En dan komt de brief, het ‘paskwil’. Poesjkin weet meteen wie de afzender is. De oude Van Heeckeren is het, een figuur als uit een zijner eigen gedichten, een boosaardige oude kerel, die een vreedsoortig behagen schept in andermans ongeluk. Het is niet aangenaam, den toenmaligen gezant van ons land aldus te moeten kleineeren, maar dit is nog de zachtste lezing; lang is beweerd, dat Van Heeckeren zelf Natalja's.... medeplichtige was. Van Heeckeren is in St. Petersburg zoo ingeleefd, dat hij van harte het laffe spel der nietsnutte opperste lagen meespeelt. Zijn diplomatieke taak schijnt hem niet erg te drukken.
Poesjkin s, zooals gezegd werd, razend. Hij wil Van Heeckeren vernietigen. ‘Neen, geen eenvoudige wraak,’ schrijft hij, ‘dien mensch zal ik in het vuil trappen.’ Hij schrijft hem een beroemd geworden Franschen brief, een klassiek document van koude verachting.
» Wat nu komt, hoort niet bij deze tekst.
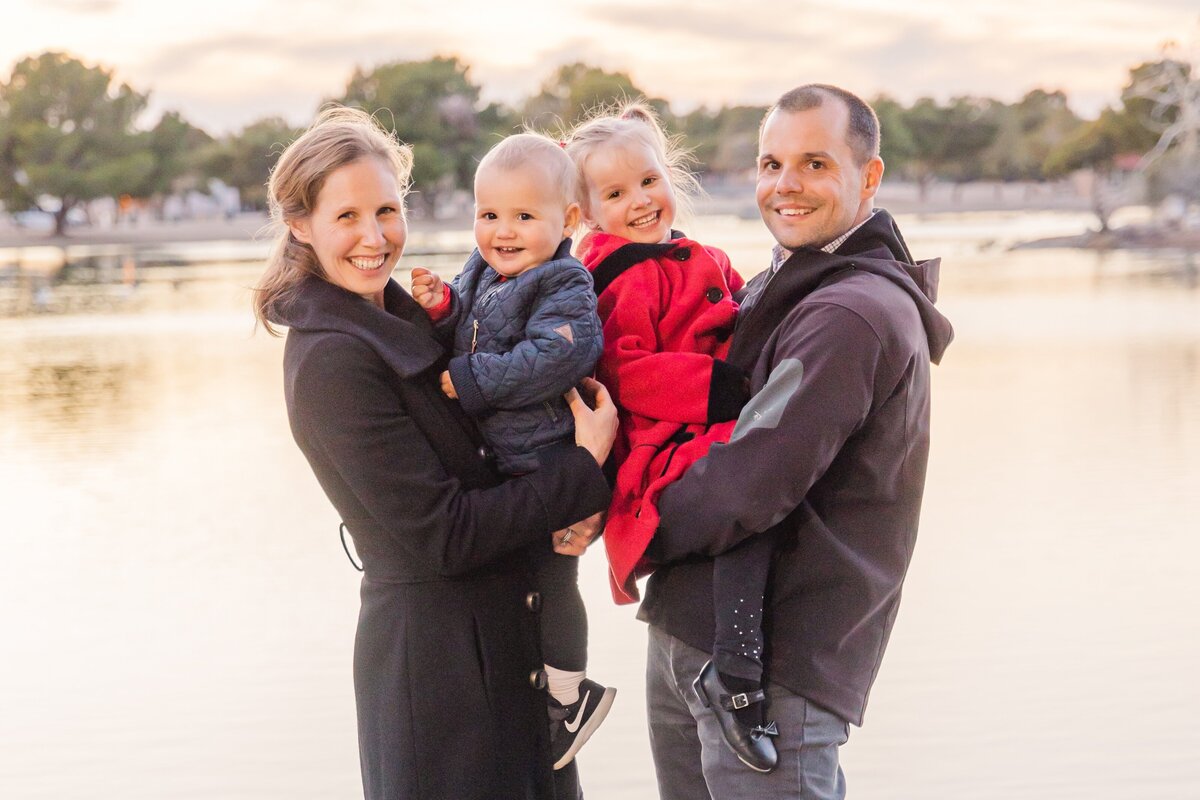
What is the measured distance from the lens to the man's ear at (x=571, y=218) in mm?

Hij beklaagt zich bij den Minister van Buitenlandsche Zaken, graaf Nesselrode, bij den chef der gendarmerie, het hoofd van Z.M.'s ‘hoogsteigen Kanselarij’, graaf Benckendorff. En hij heeft, wat eerst sedert kort bekend is geworden, een onderhoud met den Tsaar. ‘Op 23 November om 3 uur in den middag,’ zegt het Hofjournaal, ‘ontving Z.M. den graaf Benckendorff en den kamerjonker Poesjkin.’ Wat er wel besproken is? Of Poesjkin wellicht op de gevaarlijke analogie wees, die in het paskwil werd getrokken tusschen hem en den grootmeester der er in genoemde orde, D.L. Naryschkin? Want Naryschkin's vrouw was, dat wist een ieder, langen tijd de uitverkorene geweest van den vorigen keizer, Alexander I... Of de dichter den monarch dit slechts zei, om de carrière van Van Heeckeren af te breken? Of dat hij Nicolaas verwijten deed?
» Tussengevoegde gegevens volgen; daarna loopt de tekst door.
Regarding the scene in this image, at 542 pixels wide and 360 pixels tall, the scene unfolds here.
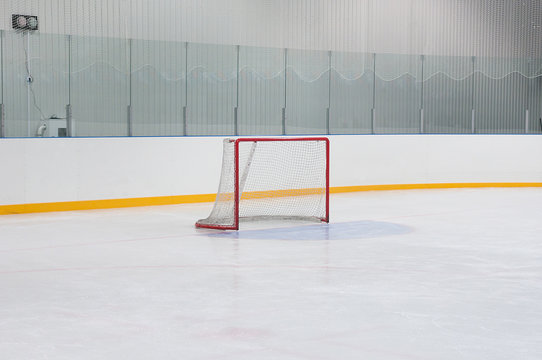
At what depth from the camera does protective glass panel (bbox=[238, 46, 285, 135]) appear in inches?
478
Nooit zal dit geheim van het gesprek ontsluierd worden. Alexander Sergewitsj Poesjkin nam het in het graf mede, toen hij op 29 Januari 1837 (oude stijl) viel, door den kogel van d'Antès doorboord.’
***
Doch in een interview, toegestaan aan Le Soir, vertelde een te Brussel woonachtig kleinzoon van Poesjkin het anders.
‘- Ce duel, vous en connaissez le motif, nous dit M. Nicolas Pouchkine. Le Français Georges d'Antès avait fait la cour à ma grand-mère avant d'épouser une soeur de celle-ci. On a prétendu que le poète a provoqué son beau-frère en duel par pure jalousie. La vérité est plus complexe. C'est une lettre anonyme qu'on fit circuler dans la société Péterbourgeoise qui obligea mon grand-père à se battre. Vous savez que, mortellement blessé, étendu par la neige, il eut la force de tirer encore sur son adversaire, qui aurait été tué, lui aussi, si la balle n'avait dévié en frappant im bouton de son habit. Et, pendant cent ans, les deux familles, victimes de la même lettre anonyme, se sont comportées en familles ennemies.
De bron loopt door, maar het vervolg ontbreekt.